• REQUIRED WORK: Write out the captions of the items from the line with "Long-term finance and" to the line with "Vila Boba Bor Zlot Екстериор снимка", both lines included, exactly as they stand. Leave the pictures out of the answer.

• DATA EXTRACT:
################

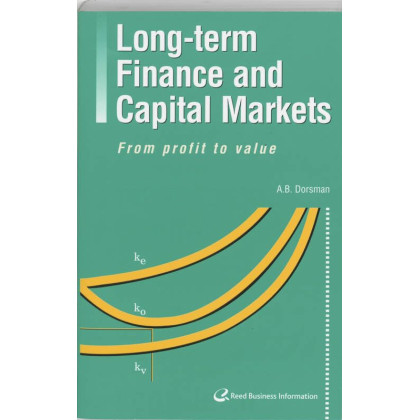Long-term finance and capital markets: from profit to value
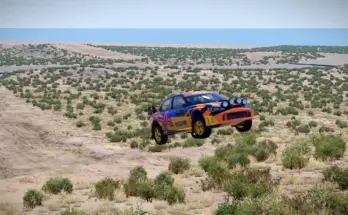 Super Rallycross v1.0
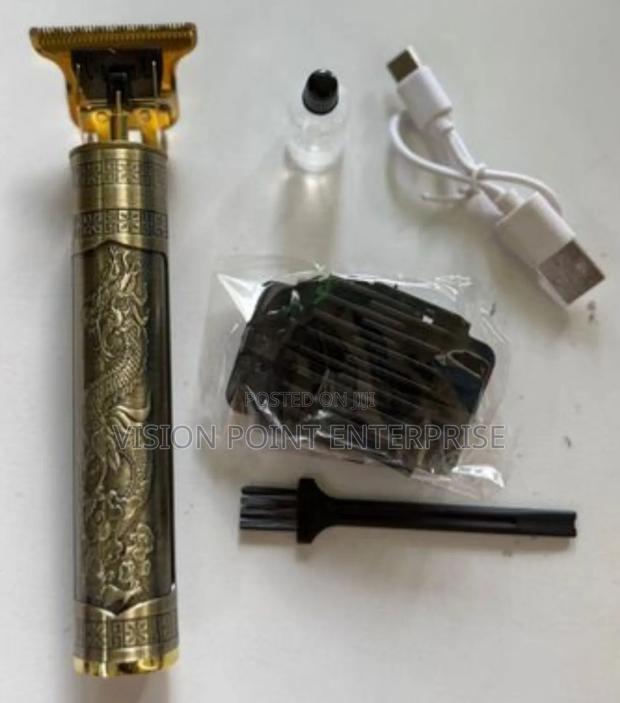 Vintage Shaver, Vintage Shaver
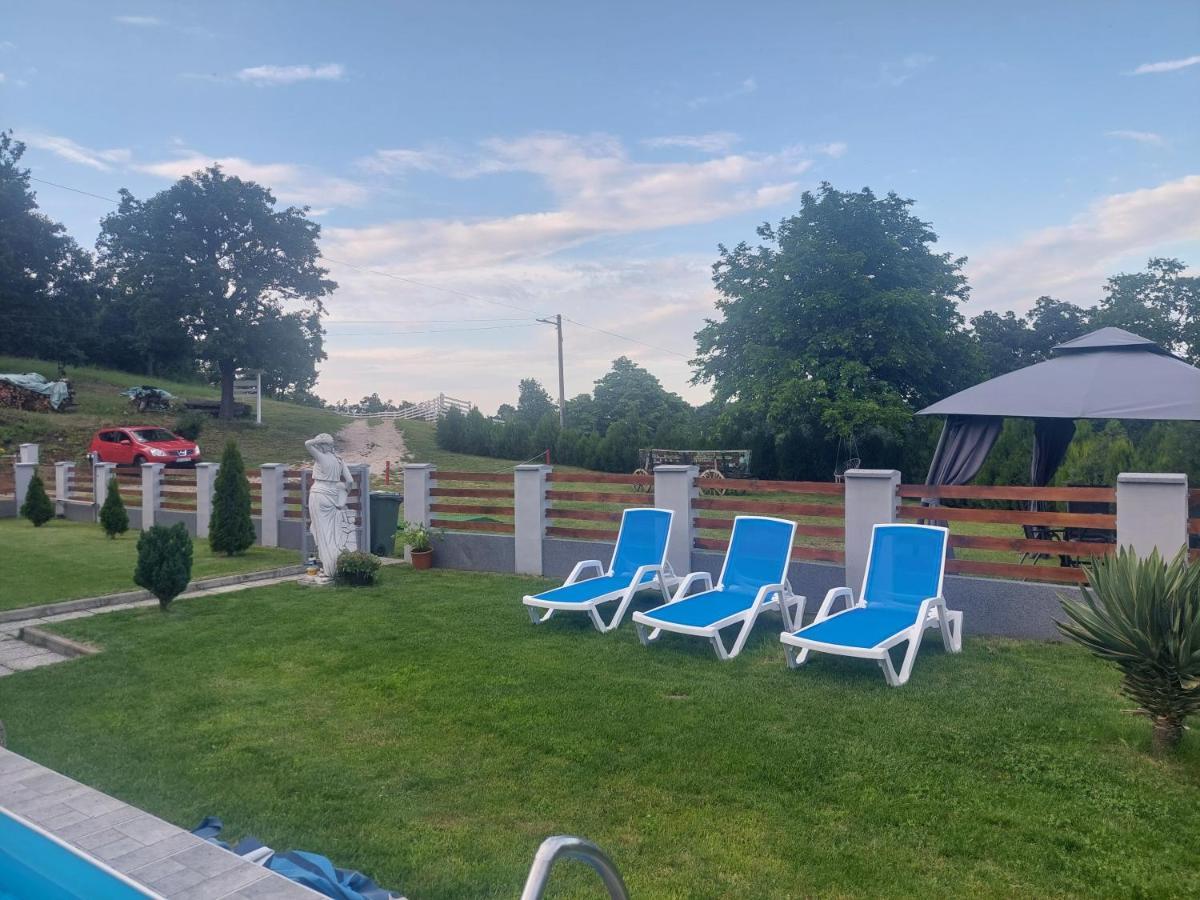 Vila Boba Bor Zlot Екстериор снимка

################

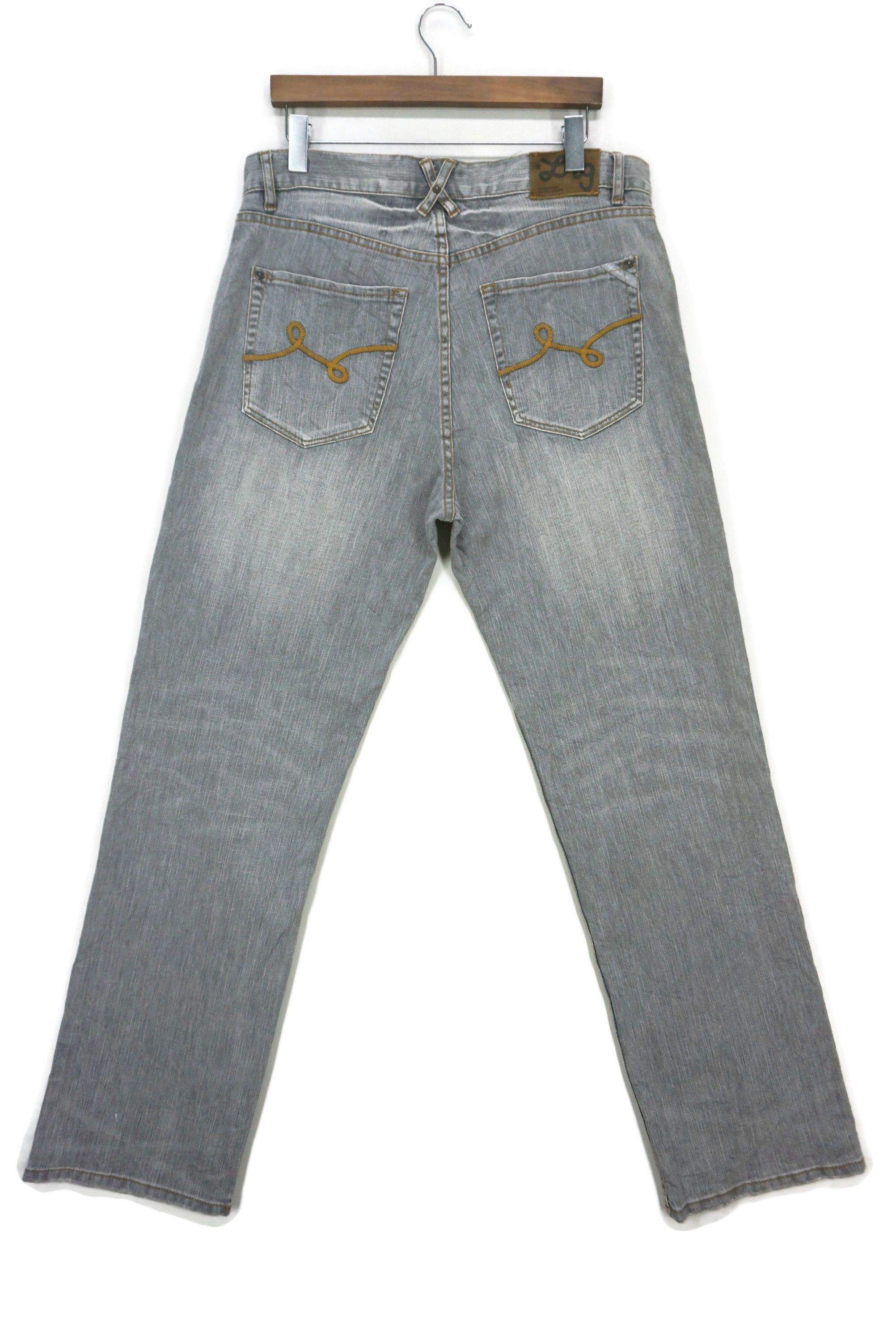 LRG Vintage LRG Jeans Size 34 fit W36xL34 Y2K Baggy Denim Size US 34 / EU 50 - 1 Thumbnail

################

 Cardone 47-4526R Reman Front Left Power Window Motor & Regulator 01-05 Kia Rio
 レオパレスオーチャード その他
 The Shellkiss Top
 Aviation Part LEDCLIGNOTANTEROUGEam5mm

################

• SOLUTION:
Long-term finance and capital markets: from profit to value
 Super Rallycross v1.0
 Vintage Shaver, Vintage Shaver
 Vila Boba Bor Zlot Екстериор снимка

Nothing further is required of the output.